Statistical analyses
Two one-way MANOVAs were performed using assessment order (10 levels) as the independent variable. The preconsensus data (the exercise-specific overall ratings and the MECand NUMtest scores) were used as dependent variables in the first MANOVA, while the consensus ratings of the eight abilities and of overall AC performance were used in the second. T-tests were employed to examine specific facets of variation within the orders.
Results
Exercise order had a significant multivariate effect on the preconsensus data (F(63,12964)=1.46, p<.01). Univariate analysis revealed that only performance in the RP (F(9,1852)=2.00, p<.04) and the HRG (F(9,1852)=1.97, p<.04) were significantly affected by exercise order. A significant post hoc Bonferroni t test revealed that candidates in Order 6 received an overall RP rating that was a half-point higher than those in Order 2. Further analysis indicated that the RP was the second exercise of the day in Order 6, whereas it was the second last Order 2 assessment. Moreover, unlike
Exercise order |
113 |
any of the other exercises, the RP was always scheduled either near the beginning or near the end of the day. In fact, when early-day RP performance (in four orders) was compared to the late-day outcome (six orders), the difference was significant (t(1987)=2.74, p<.01), although small in magnitude at .17.

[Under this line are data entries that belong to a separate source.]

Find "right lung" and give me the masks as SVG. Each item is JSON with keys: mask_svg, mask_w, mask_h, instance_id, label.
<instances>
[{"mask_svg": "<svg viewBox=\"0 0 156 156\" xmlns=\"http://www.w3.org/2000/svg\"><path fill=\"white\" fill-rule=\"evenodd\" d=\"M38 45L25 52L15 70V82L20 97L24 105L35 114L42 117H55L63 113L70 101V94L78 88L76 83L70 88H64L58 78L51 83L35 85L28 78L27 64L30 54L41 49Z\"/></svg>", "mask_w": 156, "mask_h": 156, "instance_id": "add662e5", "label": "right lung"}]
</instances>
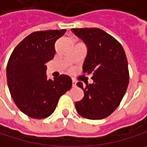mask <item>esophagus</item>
<instances>
[{
  "label": "esophagus",
  "mask_w": 147,
  "mask_h": 147,
  "mask_svg": "<svg viewBox=\"0 0 147 147\" xmlns=\"http://www.w3.org/2000/svg\"><path fill=\"white\" fill-rule=\"evenodd\" d=\"M72 86H73V87H76V82L74 79L72 80Z\"/></svg>",
  "instance_id": "esophagus-1"
}]
</instances>
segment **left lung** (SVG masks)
I'll use <instances>...</instances> for the list:
<instances>
[{
	"label": "left lung",
	"instance_id": "left-lung-1",
	"mask_svg": "<svg viewBox=\"0 0 147 147\" xmlns=\"http://www.w3.org/2000/svg\"><path fill=\"white\" fill-rule=\"evenodd\" d=\"M87 46L83 73L92 74V84L77 82L84 92L83 98L76 102L77 113L88 119H102L118 108L129 84L128 61L120 43L97 28H72Z\"/></svg>",
	"mask_w": 147,
	"mask_h": 147
}]
</instances>
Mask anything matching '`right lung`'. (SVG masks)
Returning a JSON list of instances; mask_svg holds the SVG:
<instances>
[{
	"mask_svg": "<svg viewBox=\"0 0 147 147\" xmlns=\"http://www.w3.org/2000/svg\"><path fill=\"white\" fill-rule=\"evenodd\" d=\"M65 32L32 33L17 45L9 58L7 79L11 96L21 111L31 118L40 119L52 114L60 97L72 86L69 76L49 79L46 75V63L55 56V44Z\"/></svg>",
	"mask_w": 147,
	"mask_h": 147,
	"instance_id": "add662e5",
	"label": "right lung"
}]
</instances>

Another indication that the multivariate order effect on the preconsensus data was not especially robust was the lack of significant mean differences involving the HRG. Moreover, when the sample was split, based on the overall AC performance rating, the multivariate preconsensus effect was sustained for the below-average performers (F(63,4765)=1.45, p<.01) but not for the above-average ones. For the sample as a whole, exercise order accounted for only about 1%of the variance in the RP and HRG ratings.
The MANOVA involving the overall consensus judgments was not significant (F(81,17136)=1.16, p<.15). Exercise order accounted for less than 1%of the variance in the overall rating of AC performance.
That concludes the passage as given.